Why go multithreading/multiple cores?

Maybe you guys can answer this. My (limited) understanding is that we've reached a threshold in single core performance. So to reach the next level of performance we need to move to multi-core designs.


But now it seems that the CPU on the latest consoles may actually be less powerful than a single core high end CPU. Wouldn't this totally defeat the purpose?

So I'm confused, what exactly is the reason for going multi?
 
Maybe there is a better performance:cost ratio via multi-core than single core processors are able to scale these days.
 
Well even if each core of the x360 is slower than a single p4 . The 3 cores together will be much faster and will be able to handle more tasks at once than a single core chip could .
 
seismologist said:
Maybe you guys can answer this.
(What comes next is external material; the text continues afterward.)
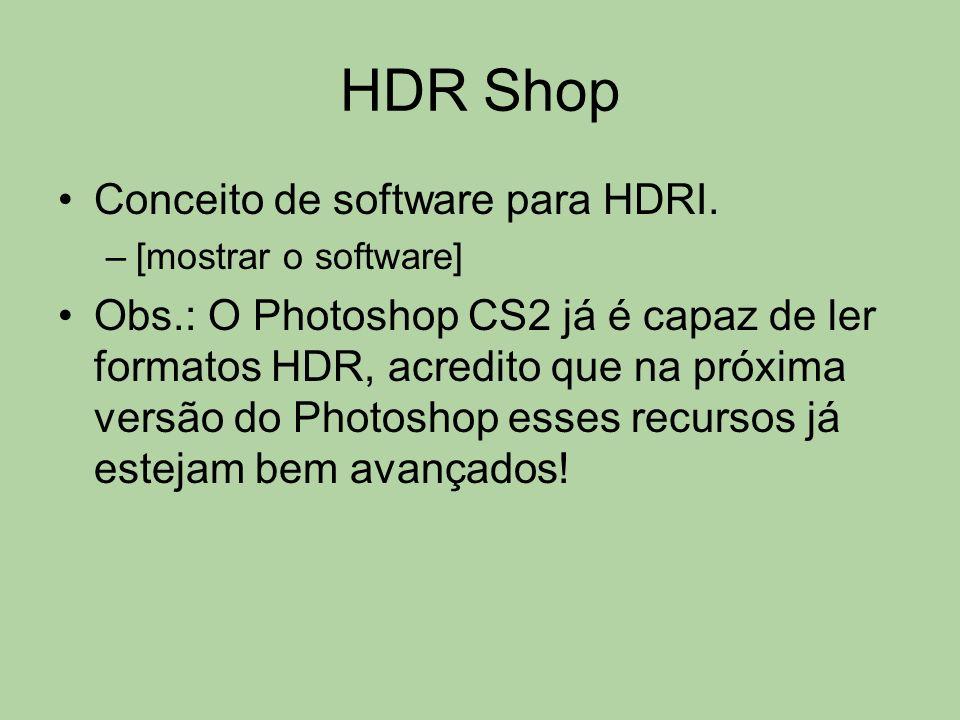 HDR Shop Conceito de software para HDRI. –[mostrar o software] Obs.: O Photoshop CS2 já é capaz de ler formatos HDR, acredito que na próxima versão do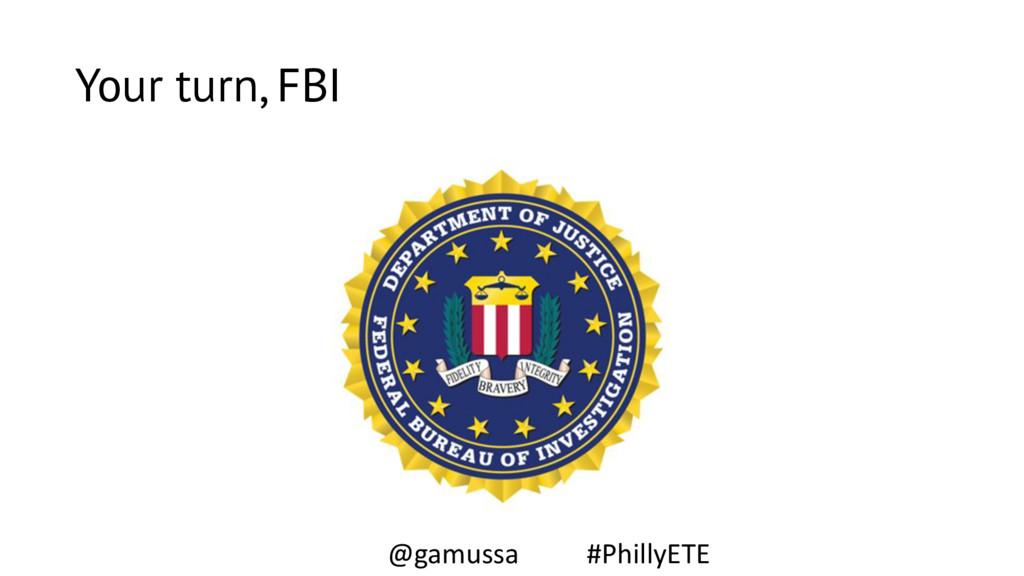 Your turn, FBI @gamussa #PhillyETE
My (limited) understanding is that we've reached a threshold in single core performance. So to reach the next level of performance we need to move to multi-core designs.


But now it seems that the CPU on the latest consoles may actually be less powerful than a single core high end CPU. Wouldn't this totally defeat the purpose?

So I'm confused, what exactly is the reason for going multi?
We've reached a place where single core, single CPU machines are not getting faster quickly. It's far easier for CPU designers to get more power by including more cores or more CPUs. This is actually where GPU designers are at, too.

As for the numbers given, I wouldn't put a whole lot of weight to them.
 
seismologist said:
Maybe you guys can answer this. My (limited) understanding is that we've reached a threshold in single core performance. So to reach the next level of performance we need to move to multi-core designs.


But now it seems that the CPU on the latest consoles may actually be less powerful than a single core high end CPU. Wouldn't this totally defeat the purpose?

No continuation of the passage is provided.